__TEXT TO READ__:
Not Sure if related in anyway but my Loklak Server Crashes and logs the user interface off when hitting it constantly with searches.
Fresh install Debian 8.2 on SSD or HDD and on another with Java 8.
There is also a lot of disk IO when doing searches.

Does not happen so often when I load Loklak in to a RAM Drive.
There is a process in "iotop" java -Xmn-klokserver that seems to be swapping to disk all the time.
So there appears to be a stack problem see Here Maybe by increasing it it might help.

In the last bit of the log.

__WHAT IS REQUIRED__: Continue the forum post about Loklak Server crashing under repeated searches, picking up right after its final sentence.

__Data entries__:
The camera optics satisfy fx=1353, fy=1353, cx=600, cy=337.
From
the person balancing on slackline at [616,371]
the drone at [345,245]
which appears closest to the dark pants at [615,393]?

__OUTPUT__:
2016-02-17 20:53:08.113:INFO::Thread-4463: /api/search.json scraping with query: https://pbs.twimg.com/profile_images/687507264744247296/FZWFq302_bigger.jpg
java.io.IOException: client connection to http://loklak.org/api/search.json?q=from%3ARise_n_Shinee%2Bjat&timezoneOffset=-480&maximumRecords=100&source=cache&minified=true&timeout=2000 fail: 0: your (xxx.xxx.xxx.xxx) request frequency is too high
at org.loklak.http.ClientConnection.init(ClientConnection.java:203)
at org.loklak.http.ClientConnection.(ClientConnection.java:148)
at org.loklak.http.ClientConnection.download(ClientConnection.java:280)
at org.loklak.api.client.SearchClient.search(SearchClient.java:44)
at org.loklak.data.DAO.searchOnOtherPeers(DAO.java:1112)
at org.loklak.data.DAO.searchBackend(DAO.java:1096)
at org.loklak.api.server.SearchServlet$3.run(SearchServlet.java:145)
java.io.IOException: empty content from http://loklak.org
at org.loklak.api.client.SearchClient.search(SearchClient.java:45)
at org.loklak.data.DAO.searchOnOtherPeers(DAO.java:1112)
at org.loklak.data.DAO.searchBackend(DAO.java:1096)
at org.loklak.api.server.SearchServlet$3.run(SearchServlet.java:145)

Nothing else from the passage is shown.